Yapılacak iş: Aşağıdaki kayıtlarda "this" kelimesinin geçtiği satırların hepsini bir araya toplayın.

------ Gösterilen kayıtlar

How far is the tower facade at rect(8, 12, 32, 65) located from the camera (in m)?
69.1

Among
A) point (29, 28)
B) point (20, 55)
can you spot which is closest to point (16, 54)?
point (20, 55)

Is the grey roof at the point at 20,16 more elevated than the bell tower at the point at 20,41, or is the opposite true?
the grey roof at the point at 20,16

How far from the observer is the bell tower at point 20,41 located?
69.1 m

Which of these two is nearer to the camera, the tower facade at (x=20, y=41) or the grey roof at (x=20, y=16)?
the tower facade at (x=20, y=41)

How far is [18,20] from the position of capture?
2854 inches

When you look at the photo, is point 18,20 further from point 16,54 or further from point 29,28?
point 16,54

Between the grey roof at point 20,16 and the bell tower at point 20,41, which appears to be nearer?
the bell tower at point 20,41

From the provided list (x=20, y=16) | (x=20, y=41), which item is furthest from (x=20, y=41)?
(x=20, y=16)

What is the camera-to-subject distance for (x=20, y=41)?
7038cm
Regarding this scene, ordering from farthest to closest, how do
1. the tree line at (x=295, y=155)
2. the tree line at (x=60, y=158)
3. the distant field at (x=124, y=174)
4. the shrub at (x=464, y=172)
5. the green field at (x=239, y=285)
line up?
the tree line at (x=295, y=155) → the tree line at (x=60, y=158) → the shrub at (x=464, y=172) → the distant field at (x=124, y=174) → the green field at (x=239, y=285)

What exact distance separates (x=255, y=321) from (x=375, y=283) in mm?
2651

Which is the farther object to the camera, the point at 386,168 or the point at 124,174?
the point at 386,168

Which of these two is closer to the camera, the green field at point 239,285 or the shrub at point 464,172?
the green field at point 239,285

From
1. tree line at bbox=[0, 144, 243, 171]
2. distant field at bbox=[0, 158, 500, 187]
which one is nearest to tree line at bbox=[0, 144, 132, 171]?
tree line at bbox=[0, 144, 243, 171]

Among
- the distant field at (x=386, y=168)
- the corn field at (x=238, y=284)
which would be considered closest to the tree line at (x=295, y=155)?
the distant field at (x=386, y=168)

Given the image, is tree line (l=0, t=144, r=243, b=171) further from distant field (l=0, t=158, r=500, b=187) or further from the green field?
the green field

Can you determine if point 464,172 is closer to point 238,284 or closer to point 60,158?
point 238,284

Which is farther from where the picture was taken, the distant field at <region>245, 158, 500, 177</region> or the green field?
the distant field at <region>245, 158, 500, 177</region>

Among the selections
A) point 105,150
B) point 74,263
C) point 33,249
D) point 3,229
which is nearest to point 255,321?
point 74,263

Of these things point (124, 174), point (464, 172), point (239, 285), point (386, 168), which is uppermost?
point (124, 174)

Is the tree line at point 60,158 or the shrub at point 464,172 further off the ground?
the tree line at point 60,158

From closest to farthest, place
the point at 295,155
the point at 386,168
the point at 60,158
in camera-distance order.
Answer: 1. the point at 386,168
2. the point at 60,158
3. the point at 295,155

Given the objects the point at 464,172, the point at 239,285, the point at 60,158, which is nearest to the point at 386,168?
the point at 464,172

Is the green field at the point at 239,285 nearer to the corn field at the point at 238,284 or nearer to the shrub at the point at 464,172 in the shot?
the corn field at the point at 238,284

------------
------ Gösterilen kayıtlar

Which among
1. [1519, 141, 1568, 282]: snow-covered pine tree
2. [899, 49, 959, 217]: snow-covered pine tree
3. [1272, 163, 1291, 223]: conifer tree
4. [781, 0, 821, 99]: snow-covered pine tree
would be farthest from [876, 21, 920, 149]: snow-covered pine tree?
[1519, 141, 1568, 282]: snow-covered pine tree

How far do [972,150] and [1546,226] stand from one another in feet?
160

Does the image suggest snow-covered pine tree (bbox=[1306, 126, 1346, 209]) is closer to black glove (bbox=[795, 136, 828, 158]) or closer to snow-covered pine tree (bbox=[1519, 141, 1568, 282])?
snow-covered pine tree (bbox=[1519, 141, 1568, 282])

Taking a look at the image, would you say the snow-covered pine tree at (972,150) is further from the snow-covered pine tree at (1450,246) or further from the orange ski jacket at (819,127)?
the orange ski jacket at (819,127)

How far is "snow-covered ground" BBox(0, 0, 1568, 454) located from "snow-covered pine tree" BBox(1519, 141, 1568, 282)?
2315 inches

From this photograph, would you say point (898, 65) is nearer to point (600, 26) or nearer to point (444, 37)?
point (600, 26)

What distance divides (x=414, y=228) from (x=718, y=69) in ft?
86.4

------------

Nihai sonuç:
Regarding this scene, ordering from farthest to closest, how do
From this photograph, would you say point (898, 65) is nearer to point (600, 26) or nearer to point (444, 37)?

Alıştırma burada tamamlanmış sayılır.